Jaded Presents: Amir H. Fallah

Profile by Creative Directors Jing Wang and Abi Raymaker
June 16, 2022

REFUGEE, IMMIGRANT, AMERICAN

I was born in Tehran, Iran in 1979, which is the year that the Iranian revolution happened. And shortly after the revolution, a war broke out with Iraq that lasted eight years. So really, I was born in a lot of turmoil back to back.

 

One of my first memories is going to my grandma's house and playing in her bomb shelter. But I also have a lot of wonderful memories of going to the beach with my family and just having a normal childhood.

 

My parents decided to leave, they just thought the war was getting worse and worse. When we arrived in America, we had about $72 to our names. And it was really hard because my parents were [in their] late twenties, early thirties, they had a young kid and they [left] a good life in Iran - a middle class, happy life. And when we came here, we had to start from scratch.

 

I watched my parents for the first 15, 20 years of being in America, rebuilding every little thing they had - so having multiple jobs, living in a roach-infested apartment, being on welfare for the first few months that we were here. And little by little, they built their life back. Watching them struggle really instilled the work ethic in me that I don't think I've ever given up.

 

My dad's kind of like the stereotypical American dream. He was the manager of a Domino's Pizza and he ended up buying an Italian restaurant that made and delivered pizzas. And he's had that business for 30 years at this point, he built it.

 

It's made it really hard to be lazy. Every time I feel lazy, I think about my dad working 18 hours every day for seven days a week for years and years. So it just pushes me to work harder.

 

SEEKING IDENTITY

I'm an only child, so I've always been fiercely independent. I would spend a lot of time by myself as a kid and I felt right at home doing that. I gravitated towards very independent things. Like I was never into team sports. I skateboarded - because it's something you can do by yourself.

→ EXERCISE TASKS
(1) Rewrite the Amir H. Fallah profile from "One of my first" to "start from scratch.", substituting "lake" for "beach".
(2) Extend the Amir H. Fallah profile, starting after its last sentence.

→ DATA
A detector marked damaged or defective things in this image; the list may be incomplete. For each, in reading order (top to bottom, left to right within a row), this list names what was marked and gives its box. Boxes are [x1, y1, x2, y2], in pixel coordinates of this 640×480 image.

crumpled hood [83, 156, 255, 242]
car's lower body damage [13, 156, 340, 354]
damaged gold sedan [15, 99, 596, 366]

→ ANSWERS TO EACH TASK
(1)
One of my first memories is going to my grandma's house and playing in her bomb shelter. But I also have a lot of wonderful memories of going to the lake with my family and just having a normal childhood.

 

My parents decided to leave, they just thought the war was getting worse and worse. When we arrived in America, we had about $72 to our names. And it was really hard because my parents were [in their] late twenties, early thirties, they had a young kid and they [left] a good life in Iran - a middle class, happy life. And when we came here, we had to start from scratch.

(2)
 

I was really into skateboarding. Through skateboarding, I got introduced to graffiti. And I was very involved in graffiti for pretty much my entire youth, from the ages of 12 to 25. I started taking art classes to get better at graffiti. And then at some point, I was like, "Hey, I'm kind of good with art." I got some encouragement from one of my teachers (shout out to Ms. Hammer). The more I did it, the more I liked it.

 

 

I sat my parents down, I was like, "Guys, I'm going to be an artist. I'm gonna go to this school. I heard I can get a scholarship. I'm gonna sell paintings for a living one day." And they were cool with that. [They told me] "You can do whatever you want, as long as you're successful at it. Work hard."

When I was an undergrad, I started making work about my identity and being called a cultural hybrid. I started making work about that my junior year in college. I had a lot of success with that, and that's how I got into grad school. But I was so young that I didn't realize that I was making really authentic work that only I could make. And that's why it was successful.

 

I got a Jacob Javits Fellowship at UCLA, which had an all star faculty. But because there were all these celebrity teachers, that really fucked with my head, and I lost direction. Somebody would say, "Add text to your work." And I would think, "Well, I don't know anything. You're a living legend. I'll listen to you." I just kept doing all this stuff to my work. And I stopped trusting myself. So by the time I graduated, I was making art about nothing.

 

It took seven or eight years, purging all of that out of my system. And now I'm making a more mature version of what I was making in undergrad, exploring identity.

 

ARTISTRY AND PURPOSE

I'm a very curious person, and I like to discover things that nobody else has seen or done or is interested in. There's an archeological aspect to what I do in my artwork, where I find a lot of pleasure and satisfaction in digging into something that I don't know about and uncovering some sort of truth or beauty or idea, and then sharing it with people.

 

Amir H. Fallah, You Will Always Live Between Borders, 2022. Acrylic on canvas, 96 x 72 in.

 

As a cultural hybrid, there's always this constant feeling of the other, or of not fully belonging. A lot of that bled into my work - from how images from different cultures are combined to the way I paint, how I'll combine very traditional glaze painting in some areas of the work with areas where the paint is made to look very graphic and illustrative. The result is something that's fully rendered, and this clashing of these formal ways of making imagery mimics the clashing of cultures and the clashing of identity that I feel. So the work really is a residue of just how I feel day to day living in and existing in America.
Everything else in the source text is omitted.